Kevin Jeffers

Photo by Rachel Spencer
Identifying novel adaptors and localization mechanisms of the neurological disease-associated, Vps13
Elizabeth Conibear
Why did you decide to pursue a graduate degree?

During my undergraduate degree, I knew I wanted to pursue a career in science. While I was uncertain if that meant becoming a professor in academia, a staff scientist in industry, or something else entirely, I realized I would need a graduate degree to proceed down any of those paths. Though I started in the Master’s program, I ultimately decided to transition to the PhD track due to the amount of fun I was having with my current project. Plus, it is thrilling to be able to do my own independent research. Being the first to discover something and getting to share that information is the best feeling in the world.

Why did you decide to study at UBC?

Ultimately, it came down to location. My choices were between the University of Toronto’s Molecular Genetics and UBC’s Medical Genetics programs. Both schools had a lot to offer and were home to wonderful supervisors with exciting projects. However, Vancouver was more compatible for me in terms of lifestyle. So, here I am.

What is it specifically, that your program offers, that attracted you?

I find it fascinating how the Department of Medical Genetics manages to pull people from a variety of areas of study and unites them with a common goal. All of our projects fall under the umbrella of finding cures and treatments for human diseases but there are many different approaches we take to achieve that goal. I work with yeast as a model organism. Some of my current and former lab mates work with human cell lines. Our neighbouring lab works with mice and worms. My colleagues in the Genetic Counselling program and the clinicians deal with patients directly. We are all able to come together, share our different perspectives, and learn from them. I think that’s outstanding.

What was the best surprise about UBC or life in Vancouver?

It is so easy to get from one place to another in this city and there are so many diverse places to eat and explore. I greatly admire the initiative the city has when it comes to preserving the environment. I love the affordable and accessible public transit options, dedicated bike paths, and the gorgeous parks.

We are all able to come together, share our different perspectives, and learn from them. I think that’s outstanding.
What aspect of your graduate program do you enjoy the most or are looking forward to with the greatest curiosity?
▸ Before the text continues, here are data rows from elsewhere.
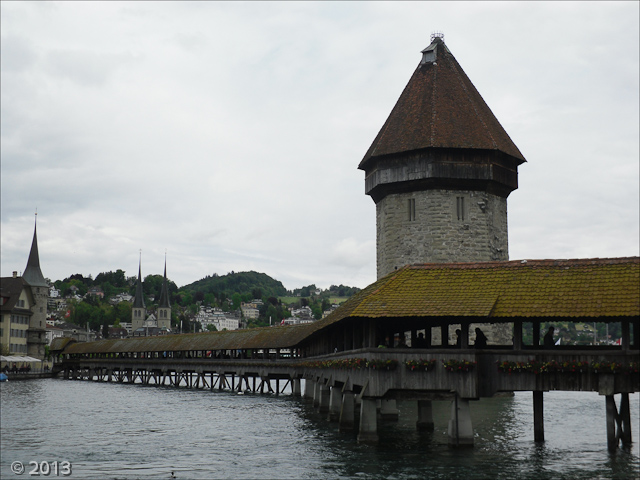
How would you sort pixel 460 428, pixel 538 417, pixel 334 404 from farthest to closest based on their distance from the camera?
pixel 334 404
pixel 538 417
pixel 460 428

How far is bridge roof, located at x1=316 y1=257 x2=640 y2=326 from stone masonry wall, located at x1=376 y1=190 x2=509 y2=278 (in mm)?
16332

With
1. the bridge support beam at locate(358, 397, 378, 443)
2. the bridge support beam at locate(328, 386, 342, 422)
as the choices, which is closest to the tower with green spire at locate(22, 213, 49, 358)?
the bridge support beam at locate(328, 386, 342, 422)

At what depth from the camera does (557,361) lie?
60.7 ft

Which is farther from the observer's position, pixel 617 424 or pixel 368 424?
pixel 617 424

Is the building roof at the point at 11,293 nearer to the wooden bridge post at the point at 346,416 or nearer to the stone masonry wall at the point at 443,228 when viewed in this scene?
the stone masonry wall at the point at 443,228

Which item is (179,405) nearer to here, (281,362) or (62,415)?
(62,415)

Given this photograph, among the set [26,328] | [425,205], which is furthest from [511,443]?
[26,328]

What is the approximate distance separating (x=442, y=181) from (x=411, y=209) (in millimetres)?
2098

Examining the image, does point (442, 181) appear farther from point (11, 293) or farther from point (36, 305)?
point (36, 305)

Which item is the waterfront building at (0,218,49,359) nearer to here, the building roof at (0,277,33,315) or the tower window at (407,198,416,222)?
the building roof at (0,277,33,315)

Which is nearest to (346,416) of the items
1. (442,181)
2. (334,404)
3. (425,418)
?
(425,418)

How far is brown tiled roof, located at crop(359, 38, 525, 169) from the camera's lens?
3797 centimetres

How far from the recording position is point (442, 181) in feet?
123

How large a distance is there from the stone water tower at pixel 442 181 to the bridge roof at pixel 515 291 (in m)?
16.5
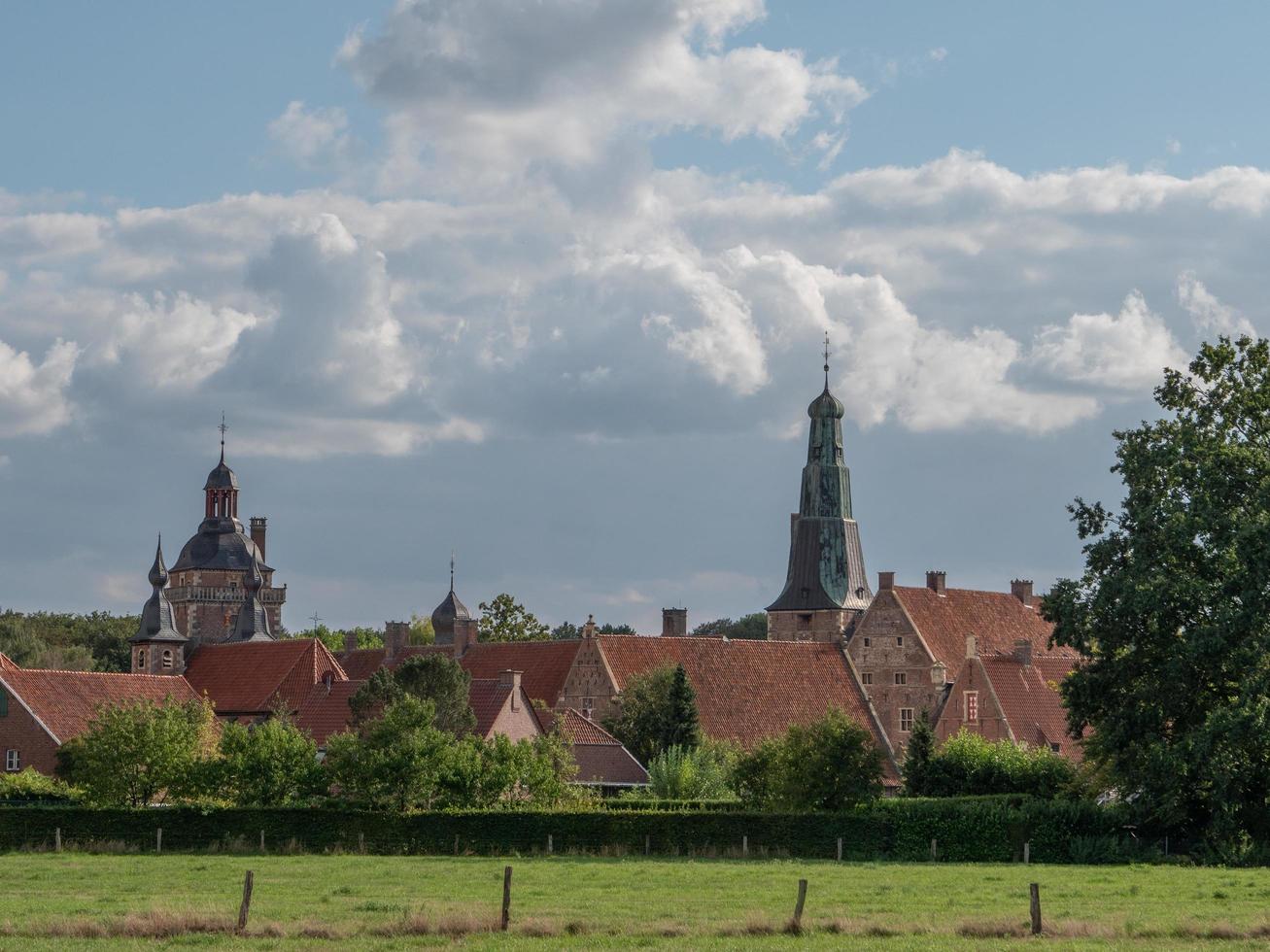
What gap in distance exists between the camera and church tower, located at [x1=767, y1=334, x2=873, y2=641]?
10244cm

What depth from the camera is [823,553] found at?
339 ft

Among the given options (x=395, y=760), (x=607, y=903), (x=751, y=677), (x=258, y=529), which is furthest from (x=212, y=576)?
(x=607, y=903)

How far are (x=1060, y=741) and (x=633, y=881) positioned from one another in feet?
151

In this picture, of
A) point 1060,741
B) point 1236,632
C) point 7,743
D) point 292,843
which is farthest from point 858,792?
point 7,743

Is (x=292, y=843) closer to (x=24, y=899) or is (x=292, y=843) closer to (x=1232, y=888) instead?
(x=24, y=899)

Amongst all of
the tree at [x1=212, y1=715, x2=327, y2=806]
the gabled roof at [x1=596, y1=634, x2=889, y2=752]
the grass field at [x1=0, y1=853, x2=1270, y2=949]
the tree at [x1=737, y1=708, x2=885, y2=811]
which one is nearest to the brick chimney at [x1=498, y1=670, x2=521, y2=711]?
the gabled roof at [x1=596, y1=634, x2=889, y2=752]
I’ve always enjoyed just doing wet lab science. It feels great to come into the lab, plan an experiment, do it, and then find a cool result that I may or may not have expected. With COVID-19, I unfortunately haven’t been able to network as much as I would have liked. Before finishing my degree, I’d love the opportunity to go to conferences in different cities and countries, and meet my peers of the field in-person. It’d be wonderful to get new perspectives on my own work and hear about other crazy developments from their labs.
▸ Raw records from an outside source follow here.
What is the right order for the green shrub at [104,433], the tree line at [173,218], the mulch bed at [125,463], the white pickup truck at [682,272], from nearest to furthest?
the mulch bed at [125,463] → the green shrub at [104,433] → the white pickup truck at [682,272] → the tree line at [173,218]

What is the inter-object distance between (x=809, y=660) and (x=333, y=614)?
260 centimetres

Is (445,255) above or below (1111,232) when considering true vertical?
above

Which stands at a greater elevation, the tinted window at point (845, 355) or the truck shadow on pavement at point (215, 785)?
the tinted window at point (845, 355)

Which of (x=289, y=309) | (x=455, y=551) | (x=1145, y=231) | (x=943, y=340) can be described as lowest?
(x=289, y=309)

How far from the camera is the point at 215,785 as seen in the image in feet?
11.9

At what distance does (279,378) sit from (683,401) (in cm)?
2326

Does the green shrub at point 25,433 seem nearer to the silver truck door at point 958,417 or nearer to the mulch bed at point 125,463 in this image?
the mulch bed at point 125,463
What do you see as your biggest challenge(s) in your future career?

While I am considering going the academic route, the biggest hurdle is the limited job market. My greatest struggle is trying to stand out among my exemplary peers such that I can have a chance to make it in academia.

How do you feel your program is preparing you for those challenges?

UBC offers a variety of workshops to help prepare its graduate students for the next steps, which are invaluable. Though my success as a graduate student I largely owe to my fellow lab members and supervisors. We all regularly meet with each other to discuss our findings, point out flaws and suggest new experiments to create the biggest impact and to refine our work as much as possible. My supervisor, in particular, is very hands-on in her approach and has been a great help in developing me into a better scientist.

What aspects of your life or career before now have best prepared you for your UBC graduate program?

My overall stubbornness and general work ethic. Though my graduate degree has been challenging at times, I strive to keep going to reach the end. I truly enjoy my work and recognize that, though small, the experiments I complete may one day have a greater impact. I owe a lot of my interest in the world of scientific research to the Cardona lab at the U of M. Through my honours project, I grew to adore research. And having a supportive mentor and supervisor were big factors in that. My personality and the desire to help people were shaped by my family. My parents and younger brother especially, but my close relatives; uncles, aunts, cousins, and grandparents, have all encouraged me to work my hardest. I am forever grateful to all of them.

What do you like to do for fun or relaxation?

In my free time, I love to exercise, play sports, and cook. In the 2021-2022 season, I starting curling again after a three year hiatus. Going forward, I plan on playing the sport competitively. I love to run and plan to eventually complete half and full marathons. And when not trying to stay healthy, I bake for my colleagues (and myself). Throughout these last few years, I have hopefully done my family proud, if not through my diligent graduate work, then in carrying on their recipes and sharing the products with friends.

What advice do you have for new graduate students?

My first recommendation for anyone considering grad school is advice I was given soon after I started. Decide on a project before deciding on a program. Picking a topic you are truly passionate about is worth more than the title on your degree. Otherwise, ensure you are wary of all of your deadlines and manage your time well. Don’t procrastinate but also don’t burn yourself out. Both are tragically common.